Start of TEXT EXCERPT

So, you say this is about “freedom,” Djokovic? OK. You are free to leave Australia. This is a farce, and Djokovic has no valid case or argument. Double fault.
It won’t take long to find the truth about Antonio Brown’s meltdown. The question is how big a stink, if any, the NFLPA will make. I don’t mean that as a cheap shot at the NFLPA. The union exists to represent players. Injured? The diagnosis is looking more and more like “Grade Three Butt Hurt” about not getting the ball enough. Surprised?
The USFL is getting the band back together, and I will sheepishly admit I’m onboard. It was a solid product in the early 80s until Donald Trump effed it up. Foreshadowing? The eight-team league will play a 10-game regular season starting April 16. Spring forward! Four head coaches were hired yesterday:
Mike Riley, New Jersey Generals. You can’t start (or re-start) a league without my man Riles! He’s like “Guitar Man”—he’s just got to find another place to play.
Todd Haley, Tampa Bay Bandits. (I still have an old Bandits t-shirt. Or at least I still do if BB has not thrown it out along with my ratty underwear.)
Bart Andrus, Philadelphia Stars. Longtime respected coordinator.
Kevin Sumlin, Houston Gamblers. Longtime grifter and con man.

End of TEXT EXCERPT
Start of INFORMATION SUPPLIED

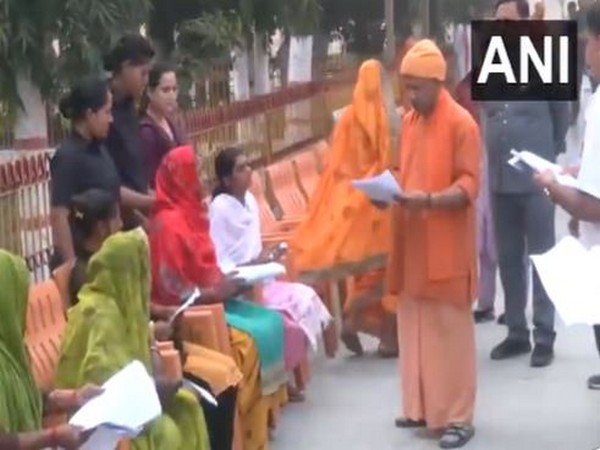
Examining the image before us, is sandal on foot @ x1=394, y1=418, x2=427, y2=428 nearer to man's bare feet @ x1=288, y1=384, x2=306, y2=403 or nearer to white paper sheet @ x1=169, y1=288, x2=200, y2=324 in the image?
man's bare feet @ x1=288, y1=384, x2=306, y2=403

End of INFORMATION SUPPLIED

WORK REQUIRED
Write out the sports column from "So, you say" up to and including "argument. Double fault.". The lines stand apart from the sports column.

WORKED SOLUTION
So, you say this is about “freedom,” Djokovic? OK. You are free to leave Australia. This is a farce, and Djokovic has no valid case or argument. Double fault.